Posted by FactReal on July 29, 2011

Via Investor’s Business Daily
President Obama does not care much about deficits — other than worrying that big debt might matter in his re-election campaign.

In his first three budgets, Obama borrowed nearly $5 trillion. Currently, the government is borrowing about 45% of everything it spends. Obama’s projected 10-year plan would add nearly $10 trillion to existing U.S. debt.

This spring he proposed the largest annual deficit in U.S. peacetime history, which is why his $3.7 trillion budget for 2012 was rejected in the Senate by a 97-0 vote.

In other words, under Obama, the government during the last three years has borrowed on average about $4 billion each day. That staggering sum is far in excess of the $1.6 billion per day during the eight-year tenure of George W. Bush, who until Obama’s presidency had borrowed more than any peacetime president.

Apparently in Obama’s worldview there are advantages to deficits that explain his fondness for unprecedented borrowing. In Keynesian terms, massive government red ink is supposed to foster economic prosperity by creating goods and services that a purportedly less-efficient private sector cannot.

The administration certainly has added an additional 100,000 federal jobs and expanded food stamps to nearly 50 million recipients — and in the process enlarged the pool of potentially grateful constituents. This belief in the superior wisdom of the state explains why almost all the Cabinet secretaries in the Obama administration came out of state or federal government, not from private enterprise.

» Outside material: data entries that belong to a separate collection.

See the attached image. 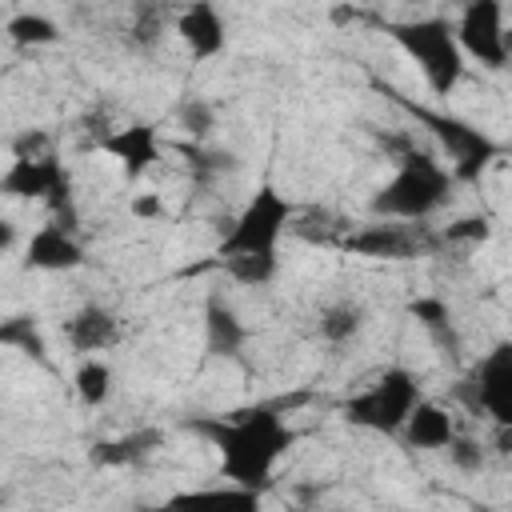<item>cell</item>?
<instances>
[{
  "mask_svg": "<svg viewBox=\"0 0 512 512\" xmlns=\"http://www.w3.org/2000/svg\"><path fill=\"white\" fill-rule=\"evenodd\" d=\"M192 428L200 436H208L212 448L220 452V476L228 484H240V488H252V492H260L272 480L276 464L296 444V428L268 404L244 408V412H232V416L192 420Z\"/></svg>",
  "mask_w": 512,
  "mask_h": 512,
  "instance_id": "cell-1",
  "label": "cell"
},
{
  "mask_svg": "<svg viewBox=\"0 0 512 512\" xmlns=\"http://www.w3.org/2000/svg\"><path fill=\"white\" fill-rule=\"evenodd\" d=\"M452 184H456L452 172L436 156H428V152H420L412 144L404 156H396V172L372 192L368 212L376 220L420 224V220L436 216L452 200Z\"/></svg>",
  "mask_w": 512,
  "mask_h": 512,
  "instance_id": "cell-2",
  "label": "cell"
},
{
  "mask_svg": "<svg viewBox=\"0 0 512 512\" xmlns=\"http://www.w3.org/2000/svg\"><path fill=\"white\" fill-rule=\"evenodd\" d=\"M392 44L420 68L432 96H452L464 80V52L456 44L452 20L444 16H416V20H392L388 24Z\"/></svg>",
  "mask_w": 512,
  "mask_h": 512,
  "instance_id": "cell-3",
  "label": "cell"
},
{
  "mask_svg": "<svg viewBox=\"0 0 512 512\" xmlns=\"http://www.w3.org/2000/svg\"><path fill=\"white\" fill-rule=\"evenodd\" d=\"M296 220V204L272 188V184H260L244 208L228 220L220 244H216V256H244V252H276L280 248V236L292 228Z\"/></svg>",
  "mask_w": 512,
  "mask_h": 512,
  "instance_id": "cell-4",
  "label": "cell"
},
{
  "mask_svg": "<svg viewBox=\"0 0 512 512\" xmlns=\"http://www.w3.org/2000/svg\"><path fill=\"white\" fill-rule=\"evenodd\" d=\"M420 400V376L412 368H384L368 388L352 392L340 408V416L356 428L380 432V436H396L404 416L412 412V404Z\"/></svg>",
  "mask_w": 512,
  "mask_h": 512,
  "instance_id": "cell-5",
  "label": "cell"
},
{
  "mask_svg": "<svg viewBox=\"0 0 512 512\" xmlns=\"http://www.w3.org/2000/svg\"><path fill=\"white\" fill-rule=\"evenodd\" d=\"M456 44L480 68L500 72L508 64V32H504V4L500 0H464L460 16L452 20Z\"/></svg>",
  "mask_w": 512,
  "mask_h": 512,
  "instance_id": "cell-6",
  "label": "cell"
},
{
  "mask_svg": "<svg viewBox=\"0 0 512 512\" xmlns=\"http://www.w3.org/2000/svg\"><path fill=\"white\" fill-rule=\"evenodd\" d=\"M432 132H436V140L444 144V152H448V160H452V180H460V184H476L480 176H484V168L500 156V144L488 136V132H480V128H472L468 120H456V116H440V112H416Z\"/></svg>",
  "mask_w": 512,
  "mask_h": 512,
  "instance_id": "cell-7",
  "label": "cell"
},
{
  "mask_svg": "<svg viewBox=\"0 0 512 512\" xmlns=\"http://www.w3.org/2000/svg\"><path fill=\"white\" fill-rule=\"evenodd\" d=\"M472 384H476V404L492 424H512V344L500 340L484 352V360H476L472 368Z\"/></svg>",
  "mask_w": 512,
  "mask_h": 512,
  "instance_id": "cell-8",
  "label": "cell"
},
{
  "mask_svg": "<svg viewBox=\"0 0 512 512\" xmlns=\"http://www.w3.org/2000/svg\"><path fill=\"white\" fill-rule=\"evenodd\" d=\"M96 148H100L104 156H112L128 180H140V176L160 160V152H164L160 132H156V124H148V120L108 128L104 136H96Z\"/></svg>",
  "mask_w": 512,
  "mask_h": 512,
  "instance_id": "cell-9",
  "label": "cell"
},
{
  "mask_svg": "<svg viewBox=\"0 0 512 512\" xmlns=\"http://www.w3.org/2000/svg\"><path fill=\"white\" fill-rule=\"evenodd\" d=\"M340 248L364 260H408L424 248V236H416V228H408L404 220H376V224L352 228L340 240Z\"/></svg>",
  "mask_w": 512,
  "mask_h": 512,
  "instance_id": "cell-10",
  "label": "cell"
},
{
  "mask_svg": "<svg viewBox=\"0 0 512 512\" xmlns=\"http://www.w3.org/2000/svg\"><path fill=\"white\" fill-rule=\"evenodd\" d=\"M172 32L180 36V44L188 48L192 60H216L228 48V24L212 0H192L172 20Z\"/></svg>",
  "mask_w": 512,
  "mask_h": 512,
  "instance_id": "cell-11",
  "label": "cell"
},
{
  "mask_svg": "<svg viewBox=\"0 0 512 512\" xmlns=\"http://www.w3.org/2000/svg\"><path fill=\"white\" fill-rule=\"evenodd\" d=\"M80 264H84V244L76 240V228L60 220L40 224L24 244V268L32 272H72Z\"/></svg>",
  "mask_w": 512,
  "mask_h": 512,
  "instance_id": "cell-12",
  "label": "cell"
},
{
  "mask_svg": "<svg viewBox=\"0 0 512 512\" xmlns=\"http://www.w3.org/2000/svg\"><path fill=\"white\" fill-rule=\"evenodd\" d=\"M64 336H68V348L80 352V356H96L104 348H112L120 340V316L104 304H80L68 324H64Z\"/></svg>",
  "mask_w": 512,
  "mask_h": 512,
  "instance_id": "cell-13",
  "label": "cell"
},
{
  "mask_svg": "<svg viewBox=\"0 0 512 512\" xmlns=\"http://www.w3.org/2000/svg\"><path fill=\"white\" fill-rule=\"evenodd\" d=\"M400 432H404L408 448H416V452H444L448 440H452L460 428H456V416H452L440 400H424V396H420V400L412 404V412L404 416Z\"/></svg>",
  "mask_w": 512,
  "mask_h": 512,
  "instance_id": "cell-14",
  "label": "cell"
},
{
  "mask_svg": "<svg viewBox=\"0 0 512 512\" xmlns=\"http://www.w3.org/2000/svg\"><path fill=\"white\" fill-rule=\"evenodd\" d=\"M248 344V324L240 320V312L224 300V296H208L204 300V348L208 356H240Z\"/></svg>",
  "mask_w": 512,
  "mask_h": 512,
  "instance_id": "cell-15",
  "label": "cell"
},
{
  "mask_svg": "<svg viewBox=\"0 0 512 512\" xmlns=\"http://www.w3.org/2000/svg\"><path fill=\"white\" fill-rule=\"evenodd\" d=\"M160 444H164V432H160V428H132V432L116 436V440L92 444L88 460H92L96 468H136V464L152 460Z\"/></svg>",
  "mask_w": 512,
  "mask_h": 512,
  "instance_id": "cell-16",
  "label": "cell"
},
{
  "mask_svg": "<svg viewBox=\"0 0 512 512\" xmlns=\"http://www.w3.org/2000/svg\"><path fill=\"white\" fill-rule=\"evenodd\" d=\"M408 316L432 336L436 348H444V356H456L460 352L456 316H452V304L444 296H416V300H408Z\"/></svg>",
  "mask_w": 512,
  "mask_h": 512,
  "instance_id": "cell-17",
  "label": "cell"
},
{
  "mask_svg": "<svg viewBox=\"0 0 512 512\" xmlns=\"http://www.w3.org/2000/svg\"><path fill=\"white\" fill-rule=\"evenodd\" d=\"M364 320H368L364 304H356V300H332V304L320 308V316H316V332H320L324 344L340 348V344H348V340L360 336Z\"/></svg>",
  "mask_w": 512,
  "mask_h": 512,
  "instance_id": "cell-18",
  "label": "cell"
},
{
  "mask_svg": "<svg viewBox=\"0 0 512 512\" xmlns=\"http://www.w3.org/2000/svg\"><path fill=\"white\" fill-rule=\"evenodd\" d=\"M112 368H108V360H100V356H80V364H76V372H72V388H76V400L84 404V408H104L108 404V396H112Z\"/></svg>",
  "mask_w": 512,
  "mask_h": 512,
  "instance_id": "cell-19",
  "label": "cell"
},
{
  "mask_svg": "<svg viewBox=\"0 0 512 512\" xmlns=\"http://www.w3.org/2000/svg\"><path fill=\"white\" fill-rule=\"evenodd\" d=\"M0 348H16L20 356L48 364L44 332H40L36 316H28V312H16V316H4V320H0Z\"/></svg>",
  "mask_w": 512,
  "mask_h": 512,
  "instance_id": "cell-20",
  "label": "cell"
},
{
  "mask_svg": "<svg viewBox=\"0 0 512 512\" xmlns=\"http://www.w3.org/2000/svg\"><path fill=\"white\" fill-rule=\"evenodd\" d=\"M220 264H224V272H228L236 284H244V288H264V284H272L276 272H280V256H276V252L220 256Z\"/></svg>",
  "mask_w": 512,
  "mask_h": 512,
  "instance_id": "cell-21",
  "label": "cell"
},
{
  "mask_svg": "<svg viewBox=\"0 0 512 512\" xmlns=\"http://www.w3.org/2000/svg\"><path fill=\"white\" fill-rule=\"evenodd\" d=\"M8 40L20 44V48H48L60 40V24L44 12H16L8 24H4Z\"/></svg>",
  "mask_w": 512,
  "mask_h": 512,
  "instance_id": "cell-22",
  "label": "cell"
},
{
  "mask_svg": "<svg viewBox=\"0 0 512 512\" xmlns=\"http://www.w3.org/2000/svg\"><path fill=\"white\" fill-rule=\"evenodd\" d=\"M176 128L184 136H192V140H208L212 128H216V108L208 100H200V96H184L176 104Z\"/></svg>",
  "mask_w": 512,
  "mask_h": 512,
  "instance_id": "cell-23",
  "label": "cell"
},
{
  "mask_svg": "<svg viewBox=\"0 0 512 512\" xmlns=\"http://www.w3.org/2000/svg\"><path fill=\"white\" fill-rule=\"evenodd\" d=\"M444 452H448V464L464 476H480L484 464H488V444L480 436H468V432H456Z\"/></svg>",
  "mask_w": 512,
  "mask_h": 512,
  "instance_id": "cell-24",
  "label": "cell"
},
{
  "mask_svg": "<svg viewBox=\"0 0 512 512\" xmlns=\"http://www.w3.org/2000/svg\"><path fill=\"white\" fill-rule=\"evenodd\" d=\"M184 156H188V168L196 176H224V172H236L240 168V156L232 148H204L200 140H192L184 148Z\"/></svg>",
  "mask_w": 512,
  "mask_h": 512,
  "instance_id": "cell-25",
  "label": "cell"
},
{
  "mask_svg": "<svg viewBox=\"0 0 512 512\" xmlns=\"http://www.w3.org/2000/svg\"><path fill=\"white\" fill-rule=\"evenodd\" d=\"M488 236H492V220L488 216H460L440 232L444 244H484Z\"/></svg>",
  "mask_w": 512,
  "mask_h": 512,
  "instance_id": "cell-26",
  "label": "cell"
},
{
  "mask_svg": "<svg viewBox=\"0 0 512 512\" xmlns=\"http://www.w3.org/2000/svg\"><path fill=\"white\" fill-rule=\"evenodd\" d=\"M160 28H164V12H160L156 4H144V8L136 12V24H132V40H136L140 48H152V44L160 40Z\"/></svg>",
  "mask_w": 512,
  "mask_h": 512,
  "instance_id": "cell-27",
  "label": "cell"
},
{
  "mask_svg": "<svg viewBox=\"0 0 512 512\" xmlns=\"http://www.w3.org/2000/svg\"><path fill=\"white\" fill-rule=\"evenodd\" d=\"M12 156H52V136L44 128H24L12 140Z\"/></svg>",
  "mask_w": 512,
  "mask_h": 512,
  "instance_id": "cell-28",
  "label": "cell"
},
{
  "mask_svg": "<svg viewBox=\"0 0 512 512\" xmlns=\"http://www.w3.org/2000/svg\"><path fill=\"white\" fill-rule=\"evenodd\" d=\"M128 212H132L136 220H164V216H168V204H164L160 192H136V196L128 200Z\"/></svg>",
  "mask_w": 512,
  "mask_h": 512,
  "instance_id": "cell-29",
  "label": "cell"
},
{
  "mask_svg": "<svg viewBox=\"0 0 512 512\" xmlns=\"http://www.w3.org/2000/svg\"><path fill=\"white\" fill-rule=\"evenodd\" d=\"M16 248V224L8 216H0V256H8Z\"/></svg>",
  "mask_w": 512,
  "mask_h": 512,
  "instance_id": "cell-30",
  "label": "cell"
},
{
  "mask_svg": "<svg viewBox=\"0 0 512 512\" xmlns=\"http://www.w3.org/2000/svg\"><path fill=\"white\" fill-rule=\"evenodd\" d=\"M108 4H112V0H108Z\"/></svg>",
  "mask_w": 512,
  "mask_h": 512,
  "instance_id": "cell-31",
  "label": "cell"
},
{
  "mask_svg": "<svg viewBox=\"0 0 512 512\" xmlns=\"http://www.w3.org/2000/svg\"><path fill=\"white\" fill-rule=\"evenodd\" d=\"M460 4H464V0H460Z\"/></svg>",
  "mask_w": 512,
  "mask_h": 512,
  "instance_id": "cell-32",
  "label": "cell"
}]
</instances>
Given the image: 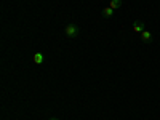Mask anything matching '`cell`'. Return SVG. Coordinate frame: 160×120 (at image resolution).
I'll list each match as a JSON object with an SVG mask.
<instances>
[{
    "instance_id": "cell-6",
    "label": "cell",
    "mask_w": 160,
    "mask_h": 120,
    "mask_svg": "<svg viewBox=\"0 0 160 120\" xmlns=\"http://www.w3.org/2000/svg\"><path fill=\"white\" fill-rule=\"evenodd\" d=\"M123 5V0H111V5L109 7H112L114 10H117V8H120Z\"/></svg>"
},
{
    "instance_id": "cell-1",
    "label": "cell",
    "mask_w": 160,
    "mask_h": 120,
    "mask_svg": "<svg viewBox=\"0 0 160 120\" xmlns=\"http://www.w3.org/2000/svg\"><path fill=\"white\" fill-rule=\"evenodd\" d=\"M64 34H66V37H68V38H75V37H78V34H80V28H78L77 24L71 22V24L66 26Z\"/></svg>"
},
{
    "instance_id": "cell-2",
    "label": "cell",
    "mask_w": 160,
    "mask_h": 120,
    "mask_svg": "<svg viewBox=\"0 0 160 120\" xmlns=\"http://www.w3.org/2000/svg\"><path fill=\"white\" fill-rule=\"evenodd\" d=\"M133 31H135V32L139 35L141 32H144V31H146V22H144V21H141V19H136L135 22H133Z\"/></svg>"
},
{
    "instance_id": "cell-7",
    "label": "cell",
    "mask_w": 160,
    "mask_h": 120,
    "mask_svg": "<svg viewBox=\"0 0 160 120\" xmlns=\"http://www.w3.org/2000/svg\"><path fill=\"white\" fill-rule=\"evenodd\" d=\"M48 120H58L56 117H51V118H48Z\"/></svg>"
},
{
    "instance_id": "cell-3",
    "label": "cell",
    "mask_w": 160,
    "mask_h": 120,
    "mask_svg": "<svg viewBox=\"0 0 160 120\" xmlns=\"http://www.w3.org/2000/svg\"><path fill=\"white\" fill-rule=\"evenodd\" d=\"M139 37H141V40H142V43H146V45H151V43L154 42V35H152L149 31L141 32V34H139Z\"/></svg>"
},
{
    "instance_id": "cell-5",
    "label": "cell",
    "mask_w": 160,
    "mask_h": 120,
    "mask_svg": "<svg viewBox=\"0 0 160 120\" xmlns=\"http://www.w3.org/2000/svg\"><path fill=\"white\" fill-rule=\"evenodd\" d=\"M32 59H34V62L37 64V66H40V64H42L43 61H45V56L42 55V53H34V56H32Z\"/></svg>"
},
{
    "instance_id": "cell-4",
    "label": "cell",
    "mask_w": 160,
    "mask_h": 120,
    "mask_svg": "<svg viewBox=\"0 0 160 120\" xmlns=\"http://www.w3.org/2000/svg\"><path fill=\"white\" fill-rule=\"evenodd\" d=\"M101 15H102V18H106V19L112 18V16H114V8H112V7H106V8H102V10H101Z\"/></svg>"
}]
</instances>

Massive deficits not only empower more federal hiring and entitlements, but at some point lead to higher taxes. […]

Higher taxes to Obama are not necessarily bad if they serve to redistribute income from the affluent to the less well off — a sort of “spread the wealth” government way of addressing the supposedly inherent unfairness of private-sector compensation. […]

The megaborrowing also did not lead to the robust economic recovery of the cyclical sort that usually follows a steep recession. Unemployment is still at 9.2%. GDP remains anemic. Energy prices are still sky-high. The housing market continues to be depressed. Consumer and business confidence is flat. […]

So opposition to the president’s budget proposals amounts to more than just a know-nothing rant about no taxes, period. The unease reflects genuine puzzlement — and, yes, anger — over a president addicted to debt, who suddenly wants to preach to others about their responsibility to pay back what he once so zealously advocated that we should borrow.